Music artistes in Nigeria have often been mobilized by government programs for souless ‘Unity Song’ projects that simply highlight the need to ‘Come Together’ without answering the questions of Why? Even Timi Dakolo’s brilliant composition of the song ‘One Nigeria’ has escaped the astronomical clicks often gained by other less nationalistic endeavors.
But Visual artists in Nigeria have began to pursue more radical forms of social expression, and painters exhibiting their works at Transcorp Hilton, in the heart of Nigeria’s capital city touch at these issues the most with fresh canvass works, on popular politicians, on coming elections and Chibok girls.
For some, these exhibitions are a form of constructive opposition, a way of recovering moments of communal experience in the wake of shared problems. For others, mystifying and staged pretend moments of togetherness that obscures the very real divisions which split the country with little more than an excuse to generate theme parties for VIPs.
The question that hangs over today’s social practice art is glaring.
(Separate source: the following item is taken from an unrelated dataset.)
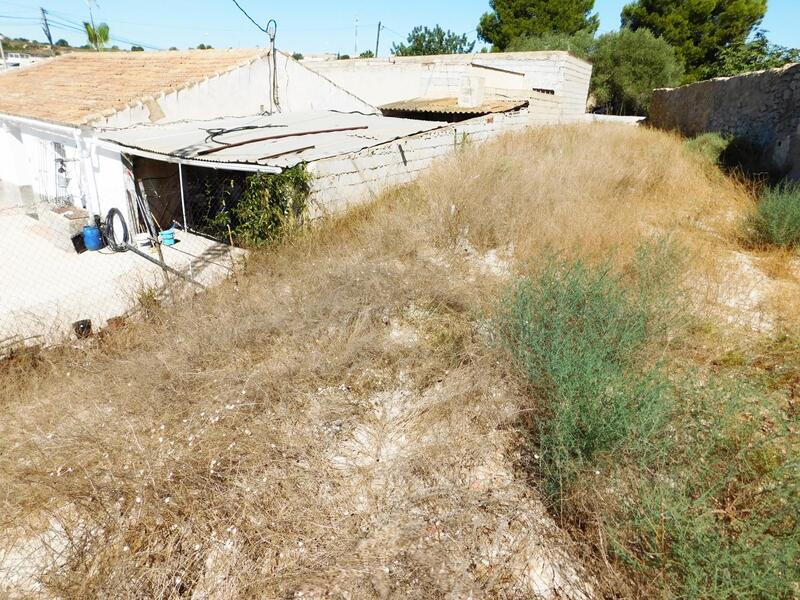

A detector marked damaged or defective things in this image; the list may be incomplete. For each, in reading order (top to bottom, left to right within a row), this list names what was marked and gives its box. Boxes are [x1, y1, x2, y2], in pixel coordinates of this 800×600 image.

rusty metal roof panel [380, 97, 528, 115]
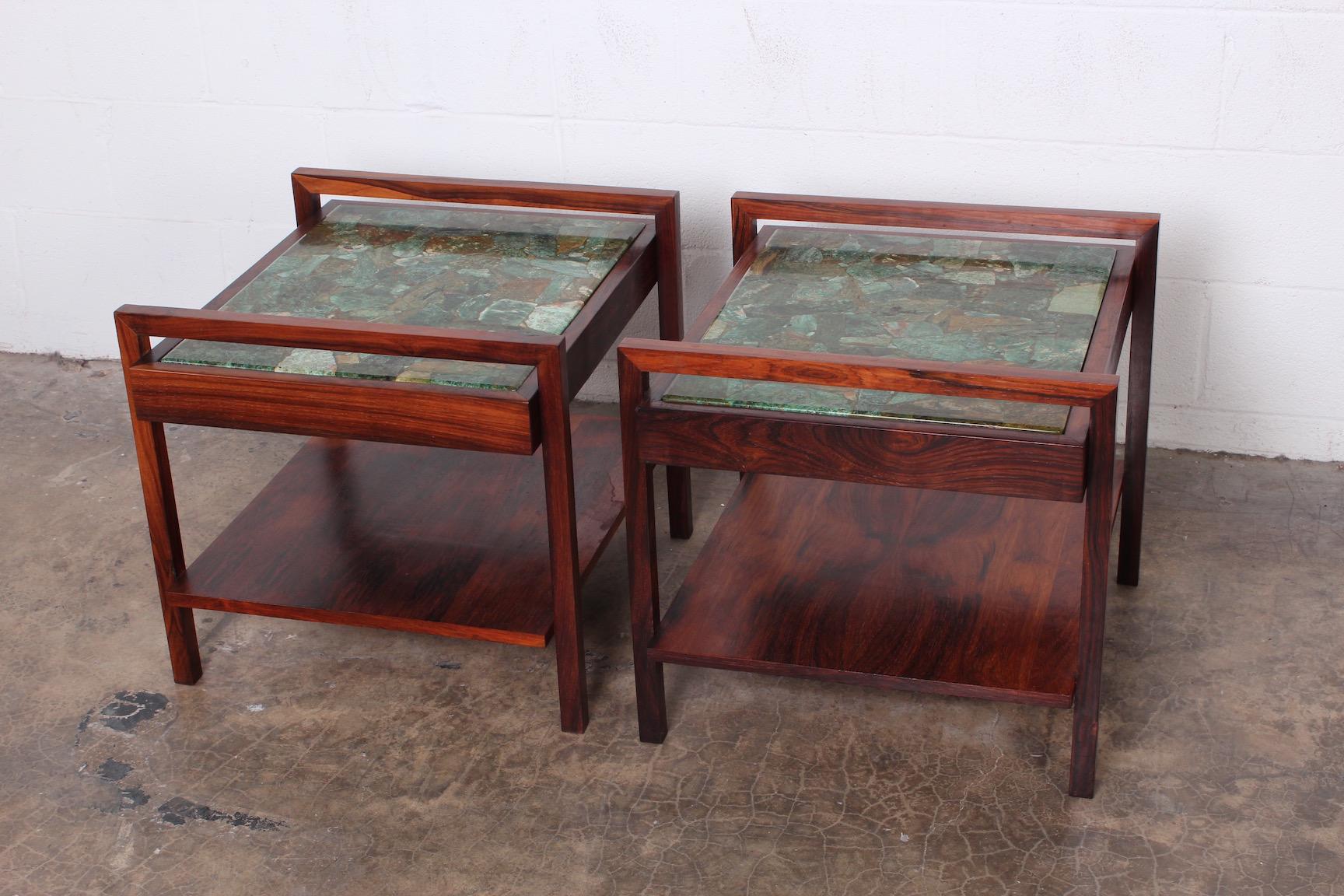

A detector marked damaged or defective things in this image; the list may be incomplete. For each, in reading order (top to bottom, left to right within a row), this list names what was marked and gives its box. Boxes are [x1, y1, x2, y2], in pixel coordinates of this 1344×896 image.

cracked concrete floor [0, 352, 1339, 896]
Is this strand of artistic expression a starting point for addressing social problems, or a distraction that keeps us from seeing the real picture?
Perhaps the very fact that art in academic discussions and beyond fails to focus on tangible issues means that Nigeria’s history has downplayed and theorized the aesthetic value of this genre, making it so vague and disconnected from other forms of progressive expressions by pushing questions as disturbing as Why Is It Art?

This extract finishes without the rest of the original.